I WAS saddened to read in last Monday’s Herald of the injuries suffered by a pregnant woman during her visit to the Seaview Predator Park (“Pregnant woman mauled by tiger”). It must have been a frightening and painful experience for her and her family, and I wish her a speedy and full recovery.
But I am curious to know what happens to the tigers and lions used for “petting” when they grow too old and are no longer cute cubs. They clearly cannot easily be returned to the wild (if indeed they ever were there) because they have become habituated to human contact, so what happens to them?
There are growing numbers of reports suggesting that “petting zoos” around the country sell their grown cubs to other organisations – safari parks, for instance – to be hunted as trophy animals.
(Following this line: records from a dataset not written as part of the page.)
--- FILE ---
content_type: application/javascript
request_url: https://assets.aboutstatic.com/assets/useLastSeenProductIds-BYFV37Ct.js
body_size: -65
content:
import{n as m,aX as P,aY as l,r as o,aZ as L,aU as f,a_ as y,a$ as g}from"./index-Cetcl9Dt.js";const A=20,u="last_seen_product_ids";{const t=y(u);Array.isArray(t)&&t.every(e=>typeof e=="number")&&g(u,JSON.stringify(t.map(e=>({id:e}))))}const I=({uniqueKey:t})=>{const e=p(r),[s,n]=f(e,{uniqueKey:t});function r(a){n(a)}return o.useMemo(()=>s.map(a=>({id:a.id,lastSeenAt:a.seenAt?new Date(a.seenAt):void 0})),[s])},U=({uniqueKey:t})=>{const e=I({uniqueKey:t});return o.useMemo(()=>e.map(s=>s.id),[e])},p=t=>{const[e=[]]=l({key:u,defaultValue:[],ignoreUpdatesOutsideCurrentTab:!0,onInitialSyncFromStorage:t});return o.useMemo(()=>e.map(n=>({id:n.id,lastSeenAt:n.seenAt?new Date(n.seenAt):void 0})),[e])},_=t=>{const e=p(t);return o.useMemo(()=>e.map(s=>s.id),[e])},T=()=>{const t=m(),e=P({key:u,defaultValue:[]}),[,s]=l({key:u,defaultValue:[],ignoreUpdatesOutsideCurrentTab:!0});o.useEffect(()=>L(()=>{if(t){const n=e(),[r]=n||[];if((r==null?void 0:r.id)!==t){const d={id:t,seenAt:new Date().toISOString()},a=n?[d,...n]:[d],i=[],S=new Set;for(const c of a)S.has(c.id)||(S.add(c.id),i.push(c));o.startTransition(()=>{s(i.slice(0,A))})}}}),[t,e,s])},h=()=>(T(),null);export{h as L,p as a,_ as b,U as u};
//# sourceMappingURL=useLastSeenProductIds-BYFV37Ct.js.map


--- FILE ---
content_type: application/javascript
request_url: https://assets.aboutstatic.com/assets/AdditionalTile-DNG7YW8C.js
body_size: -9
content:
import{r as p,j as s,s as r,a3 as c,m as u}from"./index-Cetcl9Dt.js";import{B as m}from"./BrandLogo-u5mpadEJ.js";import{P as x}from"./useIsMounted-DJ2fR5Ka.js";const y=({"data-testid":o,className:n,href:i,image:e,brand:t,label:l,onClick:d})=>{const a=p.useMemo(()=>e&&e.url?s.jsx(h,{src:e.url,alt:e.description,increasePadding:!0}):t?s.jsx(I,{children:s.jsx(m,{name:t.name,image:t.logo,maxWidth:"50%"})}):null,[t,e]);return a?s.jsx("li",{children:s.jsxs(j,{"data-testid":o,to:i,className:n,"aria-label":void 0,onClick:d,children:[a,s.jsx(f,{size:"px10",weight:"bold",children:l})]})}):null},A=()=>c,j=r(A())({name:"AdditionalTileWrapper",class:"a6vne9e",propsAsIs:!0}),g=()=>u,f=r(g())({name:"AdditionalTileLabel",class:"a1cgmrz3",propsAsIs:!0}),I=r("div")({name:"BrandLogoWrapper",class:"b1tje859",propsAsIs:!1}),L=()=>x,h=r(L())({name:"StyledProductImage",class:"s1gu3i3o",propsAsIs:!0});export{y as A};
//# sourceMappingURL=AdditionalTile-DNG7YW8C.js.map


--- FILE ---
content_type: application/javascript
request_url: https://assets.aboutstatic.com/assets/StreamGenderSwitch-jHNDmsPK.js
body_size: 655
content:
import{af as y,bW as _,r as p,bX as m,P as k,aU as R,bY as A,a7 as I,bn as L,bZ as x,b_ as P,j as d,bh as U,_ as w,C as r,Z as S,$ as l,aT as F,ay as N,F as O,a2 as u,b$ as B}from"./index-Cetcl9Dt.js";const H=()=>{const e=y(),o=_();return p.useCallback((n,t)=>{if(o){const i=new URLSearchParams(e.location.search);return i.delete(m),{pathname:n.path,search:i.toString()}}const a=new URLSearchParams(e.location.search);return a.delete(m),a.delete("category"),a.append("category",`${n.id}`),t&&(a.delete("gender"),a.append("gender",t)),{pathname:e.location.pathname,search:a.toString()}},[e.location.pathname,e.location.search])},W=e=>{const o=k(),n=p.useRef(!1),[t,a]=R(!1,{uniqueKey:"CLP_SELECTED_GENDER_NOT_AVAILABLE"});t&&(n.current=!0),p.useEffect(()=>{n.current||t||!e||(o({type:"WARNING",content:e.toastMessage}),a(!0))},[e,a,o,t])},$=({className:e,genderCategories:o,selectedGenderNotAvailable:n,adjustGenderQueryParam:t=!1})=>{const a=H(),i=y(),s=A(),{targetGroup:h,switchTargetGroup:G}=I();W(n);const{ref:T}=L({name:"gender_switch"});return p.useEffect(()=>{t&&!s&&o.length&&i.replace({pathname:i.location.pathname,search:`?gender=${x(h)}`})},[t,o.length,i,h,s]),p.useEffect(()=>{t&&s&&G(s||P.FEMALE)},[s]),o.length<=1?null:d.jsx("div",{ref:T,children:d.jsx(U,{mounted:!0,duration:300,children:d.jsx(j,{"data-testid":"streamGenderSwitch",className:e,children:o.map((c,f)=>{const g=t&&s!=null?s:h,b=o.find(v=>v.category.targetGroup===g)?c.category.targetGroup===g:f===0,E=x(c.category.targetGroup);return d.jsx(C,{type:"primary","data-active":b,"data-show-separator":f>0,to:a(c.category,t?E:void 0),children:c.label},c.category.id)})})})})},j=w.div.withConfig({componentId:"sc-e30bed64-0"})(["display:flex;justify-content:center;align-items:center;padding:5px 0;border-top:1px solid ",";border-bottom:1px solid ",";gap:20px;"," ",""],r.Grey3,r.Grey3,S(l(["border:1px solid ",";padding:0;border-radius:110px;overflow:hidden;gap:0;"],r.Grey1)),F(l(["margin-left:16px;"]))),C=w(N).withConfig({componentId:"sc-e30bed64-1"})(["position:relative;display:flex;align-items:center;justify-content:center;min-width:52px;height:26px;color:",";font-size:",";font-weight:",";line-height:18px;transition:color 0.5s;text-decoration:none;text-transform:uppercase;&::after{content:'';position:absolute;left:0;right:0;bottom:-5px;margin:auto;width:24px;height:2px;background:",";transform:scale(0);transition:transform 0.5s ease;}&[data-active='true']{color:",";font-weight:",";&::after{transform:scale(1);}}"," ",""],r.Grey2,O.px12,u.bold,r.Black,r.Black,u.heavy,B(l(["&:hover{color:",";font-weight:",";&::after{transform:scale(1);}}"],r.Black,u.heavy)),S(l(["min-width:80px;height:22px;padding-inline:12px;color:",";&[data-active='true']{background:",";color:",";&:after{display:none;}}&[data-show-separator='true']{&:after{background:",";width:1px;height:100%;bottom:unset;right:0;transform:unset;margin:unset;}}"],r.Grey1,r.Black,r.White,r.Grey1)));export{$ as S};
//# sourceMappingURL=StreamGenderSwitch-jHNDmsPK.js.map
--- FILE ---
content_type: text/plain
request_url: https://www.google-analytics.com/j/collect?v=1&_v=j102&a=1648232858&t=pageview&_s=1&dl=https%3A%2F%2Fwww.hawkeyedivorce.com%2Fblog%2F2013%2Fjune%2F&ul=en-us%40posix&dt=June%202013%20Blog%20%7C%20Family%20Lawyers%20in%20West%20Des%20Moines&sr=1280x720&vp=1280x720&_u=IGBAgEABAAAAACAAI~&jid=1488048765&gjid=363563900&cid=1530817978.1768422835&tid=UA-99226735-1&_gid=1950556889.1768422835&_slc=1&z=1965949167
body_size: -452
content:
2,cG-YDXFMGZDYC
Is this what befalls the cubs at Seaview Predator Park?
The so-called “canned hunting” trade, where virtually tame lions and other predators are shot by individuals paying high prices for the right to slaughter confined animals that actually have no chance whatsoever of escaping, is one of South Africa’s deepest shames. I do hope Seaview Predator Park can assure us unambiguously that it never promotes or supports such practices, and that it will instead let us know via your pages exactly what happens to their cubs when they grow up.
Meanwhile, I would exhort all your readers to think twice – and more than twice – before visiting places that encourage such close contact with wild animals.